For qualified patients, original Medicare pays 100% of allowable charges from hospice agencies. This covers a wide range of home-based services such as nursing, equipment, medications, physical therapy, speech therapy, supplies, and more. Medicare pays all hospice charges regardless of copays or deductibles. This can be a major help for families that have often incurred considerable medical expenses up to the point of qualifying for hospice.

Hospice coverage may not be equal among all insurers. Medicaid tends to pay 100%. Private insurance may not. Medicare Advantage plans such as those through Humana or United may or may not pay 100% for all certified providers, and they may not cover the same services. Outside of original Medicare, each contract can differ.

Who Qualifies for Hospice?

For doctors and hospice agencies, this can be a complicated question. The umbrella answer is that people who have a life-expectancy of six months or less qualify for hospice. Life-expectancy or survival prognosis is an educated guess based on experience with the diagnosis. It does not mean anyone is giving up, but survival prognosis does help with the most appropriate medical and life planning. Additionally, Medicare does not pay for hospice while people are pursuing cures. Medicare reserves hospice for situations when medicine has no cures to offer that a patient finds worthwhile. Finally, hospice patients need to be under the care of a doctor who can certify the survival prognosis.

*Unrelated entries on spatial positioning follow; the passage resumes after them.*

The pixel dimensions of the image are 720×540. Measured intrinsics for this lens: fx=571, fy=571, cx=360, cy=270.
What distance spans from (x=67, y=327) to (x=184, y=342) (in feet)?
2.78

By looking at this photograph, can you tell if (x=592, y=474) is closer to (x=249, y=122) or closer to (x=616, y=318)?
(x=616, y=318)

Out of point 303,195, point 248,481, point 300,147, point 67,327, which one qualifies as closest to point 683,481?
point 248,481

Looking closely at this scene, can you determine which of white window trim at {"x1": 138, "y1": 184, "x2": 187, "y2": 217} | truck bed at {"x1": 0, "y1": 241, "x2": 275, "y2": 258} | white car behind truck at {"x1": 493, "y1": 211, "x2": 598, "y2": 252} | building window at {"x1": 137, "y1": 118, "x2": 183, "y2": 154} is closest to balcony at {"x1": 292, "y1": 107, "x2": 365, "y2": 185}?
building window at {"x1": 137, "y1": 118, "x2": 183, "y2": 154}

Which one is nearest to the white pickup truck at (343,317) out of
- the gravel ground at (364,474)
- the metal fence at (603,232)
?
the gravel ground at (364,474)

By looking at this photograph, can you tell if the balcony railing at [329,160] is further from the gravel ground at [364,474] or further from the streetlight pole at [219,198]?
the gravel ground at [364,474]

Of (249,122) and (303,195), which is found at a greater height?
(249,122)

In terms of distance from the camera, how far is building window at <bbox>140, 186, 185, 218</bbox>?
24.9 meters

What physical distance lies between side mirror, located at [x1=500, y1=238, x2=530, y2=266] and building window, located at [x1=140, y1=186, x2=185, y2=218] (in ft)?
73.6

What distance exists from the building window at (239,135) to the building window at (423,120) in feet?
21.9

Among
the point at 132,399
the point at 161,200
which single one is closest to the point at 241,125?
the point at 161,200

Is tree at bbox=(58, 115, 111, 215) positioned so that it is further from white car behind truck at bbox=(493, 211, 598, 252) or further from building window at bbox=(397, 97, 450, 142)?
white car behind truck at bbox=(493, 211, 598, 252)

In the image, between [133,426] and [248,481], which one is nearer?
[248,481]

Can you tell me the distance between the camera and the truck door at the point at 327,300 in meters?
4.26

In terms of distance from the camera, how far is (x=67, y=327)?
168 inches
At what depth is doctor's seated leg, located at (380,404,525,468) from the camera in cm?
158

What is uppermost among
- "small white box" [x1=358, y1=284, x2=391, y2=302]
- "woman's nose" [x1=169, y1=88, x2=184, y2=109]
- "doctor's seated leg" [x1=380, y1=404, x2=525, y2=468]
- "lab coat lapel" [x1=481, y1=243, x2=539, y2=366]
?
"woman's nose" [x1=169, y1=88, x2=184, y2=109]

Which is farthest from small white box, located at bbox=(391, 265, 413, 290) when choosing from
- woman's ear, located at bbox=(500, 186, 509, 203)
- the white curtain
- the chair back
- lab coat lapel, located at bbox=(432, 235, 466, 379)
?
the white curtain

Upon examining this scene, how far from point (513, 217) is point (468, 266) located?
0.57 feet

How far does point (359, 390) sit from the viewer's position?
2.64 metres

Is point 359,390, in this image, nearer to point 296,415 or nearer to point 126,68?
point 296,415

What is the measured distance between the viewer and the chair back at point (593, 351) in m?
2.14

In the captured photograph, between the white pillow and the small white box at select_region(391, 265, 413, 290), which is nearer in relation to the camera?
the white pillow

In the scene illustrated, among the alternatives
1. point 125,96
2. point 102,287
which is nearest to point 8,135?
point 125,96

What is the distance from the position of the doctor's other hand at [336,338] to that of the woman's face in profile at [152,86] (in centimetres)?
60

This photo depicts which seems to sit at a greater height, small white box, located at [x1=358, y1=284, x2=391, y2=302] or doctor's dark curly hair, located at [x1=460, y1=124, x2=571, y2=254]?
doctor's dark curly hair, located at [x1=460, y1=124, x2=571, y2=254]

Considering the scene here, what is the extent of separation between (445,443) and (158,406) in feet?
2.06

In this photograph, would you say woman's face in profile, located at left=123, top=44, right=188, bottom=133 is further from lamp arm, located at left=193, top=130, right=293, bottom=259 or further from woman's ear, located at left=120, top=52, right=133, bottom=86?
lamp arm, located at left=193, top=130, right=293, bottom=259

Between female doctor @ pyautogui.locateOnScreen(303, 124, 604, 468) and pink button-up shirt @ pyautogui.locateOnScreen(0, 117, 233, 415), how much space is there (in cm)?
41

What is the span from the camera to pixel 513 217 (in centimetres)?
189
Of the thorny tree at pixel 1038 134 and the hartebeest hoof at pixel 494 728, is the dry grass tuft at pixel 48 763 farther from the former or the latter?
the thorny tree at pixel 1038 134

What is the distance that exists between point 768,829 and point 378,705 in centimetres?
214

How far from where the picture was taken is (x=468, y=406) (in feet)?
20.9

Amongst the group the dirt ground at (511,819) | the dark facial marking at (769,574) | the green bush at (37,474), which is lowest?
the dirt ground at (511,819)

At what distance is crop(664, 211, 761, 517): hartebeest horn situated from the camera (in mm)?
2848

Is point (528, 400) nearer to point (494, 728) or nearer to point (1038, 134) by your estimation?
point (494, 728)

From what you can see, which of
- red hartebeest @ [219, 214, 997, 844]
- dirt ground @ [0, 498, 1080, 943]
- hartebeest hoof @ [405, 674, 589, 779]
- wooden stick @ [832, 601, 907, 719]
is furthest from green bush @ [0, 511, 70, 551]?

Hospice qualifications become complicated when doctors and hospice agencies dive into the question of when a specific person has six months. Every diagnosis has its own set of indicators for a six-month survival prognosis. The indicators tend to be technical. What’s more, the standards are not uniform across the country. With Medicare, prognostic guidelines are set by administrative contractors, not by Medicare itself. Medicare administrative contractors (MACs) work with healthcare providers to administrate Medicare benefits for specific regions. Because MACs each issue slightly different guidelines for Medicare benefits, the rules can differ by region.

What Does Hospice Cover?

The primary service in hospice is home nursing to help with rest, comfort, and symptom management. However, original Medicare covers a broad range of services, equipment, and medication under the one hospice benefit.

  • Aide service for support with activities of daily living such as bathing, grooming, medication reminders, and light housekeeping.
  • Volunteer coordination so volunteers can provide companionship and support with activities of daily living such as running errands or helping around the house. Many hospices also coordinate chaplain services. Hospice volunteerism can also include specific programs such as music therapy programs or comfort dogs.
  • Therapies: This is primarily physical therapy, occupational therapy, and speech therapy for palliative care. However, should an agency choose to provide other similar services such as respiratory therapy or dietitian services, these would be included in the hospice benefit.
  • Diagnosis-related medications. Hospice would not pay for all a patient’s medications, but it would pay for the medications related to the hospice diagnosis.
  • Diagnosis-related supplies such as wound care supplies, catheters, etc.
  • Diagnosis-related equipment such as hospital beds, bedside commodes, walkers, etc.
  • Bereavement support: Care doesn’t end after a patient passes. Hospice stays in touch with spouses and close family members and provides bereavement support for up to six months.

In conclusion, hospice enables patients to receive the best possible palliative care in the comfort of home. The benefit under original Medicare is virtually all-encompassing. Medicare pays 100% of allowable charges without regard to co-pay or deductibles. To qualify, patients are not participating in curative treatments and have a survival prognosis of six months or less.